A foundation for the future

Both Dr. Marchesini and Jhpiego have been instrumental in training doctors and health workers, helping to ensure the long-term sustainability of maternal and reproductive health services.

Dr. Marchesini has personally operated on more than 1,000 women as a chief surgeon, and as a teacher, he has overseen the treatment of many hundreds of others. But his most lasting contribution will be through the skills he imparts to local healthcare providers. By some estimates, all the physicians in Mozambique now treating obstetric fistula received their training from Dr. Marchesini.

Dr. King, the founder of Jhpiego, also embraced this approach, bringing not only new technologies, but also knowledge and skills, to places with the greatest needs.

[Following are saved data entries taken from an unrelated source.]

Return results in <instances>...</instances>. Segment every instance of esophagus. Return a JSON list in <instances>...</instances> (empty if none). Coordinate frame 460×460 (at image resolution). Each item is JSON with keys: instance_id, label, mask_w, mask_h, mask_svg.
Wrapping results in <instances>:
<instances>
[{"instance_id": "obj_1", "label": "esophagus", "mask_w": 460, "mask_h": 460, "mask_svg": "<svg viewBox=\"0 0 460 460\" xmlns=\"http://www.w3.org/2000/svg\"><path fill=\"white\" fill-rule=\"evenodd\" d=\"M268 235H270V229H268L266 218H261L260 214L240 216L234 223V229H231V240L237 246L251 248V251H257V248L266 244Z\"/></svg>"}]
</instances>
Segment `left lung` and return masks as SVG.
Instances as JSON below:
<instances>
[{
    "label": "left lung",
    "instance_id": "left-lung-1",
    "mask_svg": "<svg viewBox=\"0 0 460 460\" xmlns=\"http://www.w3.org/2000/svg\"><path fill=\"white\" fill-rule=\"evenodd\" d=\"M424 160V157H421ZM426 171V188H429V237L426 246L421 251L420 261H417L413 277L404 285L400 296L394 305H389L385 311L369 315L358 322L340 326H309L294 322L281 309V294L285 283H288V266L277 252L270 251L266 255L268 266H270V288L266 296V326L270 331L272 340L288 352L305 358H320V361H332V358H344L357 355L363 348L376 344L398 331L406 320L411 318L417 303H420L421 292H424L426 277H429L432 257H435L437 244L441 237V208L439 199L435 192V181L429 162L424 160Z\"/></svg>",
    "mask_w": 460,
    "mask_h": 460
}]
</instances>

“Dr. King believed that one of the rules of educational institutions was to shorten the time span between discovery of a useful medical advance and its introduction in the field, particularly at a grassroots level,” Dr. Mancuso explained.

“Over a million healthcare providers – doctors, nurses, midwives, community health workers – have been trained by Jhpiego in family planning and reproductive health. To this day, you will find physicians and nurses in medical schools and ministries of health throughout the developing world who began their careers learning from Jhpiego.”

Recognizing outstanding achievements

Established by the General Assembly in 1981, the UN Population Award is presented each year to a laureate or laureates who have made outstanding contributions in the fields of population and health.

The award committee is chaired by the Czech Republic Ambassador to the UN, Edita Hrdá, and consists of representatives of Bangladesh, Côte d’Ivoire, Denmark, Grenada, Jamaica, Qatar, the United Republic of Tanzania, Nigeria and Pakistan. Members of the committee also include UN Secretary-General Ban Ki-moon and UNFPA Executive Director Dr. Babatunde Osotimehin.

The awards were presented by Deputy Secretary-General of the UN Jan Eliasson at a ceremony at UN Headquarters.

"The Population Award is an expression of our joint commitment to ensure a life of dignity for all and to build a world in which every pregnancy is wanted, every childbirth is safe, and every young person’s potential is fulfilled," said Mr. Eliasson, adding: "The commitment of Father Marchesini and the work of Jhpiego embody these goals."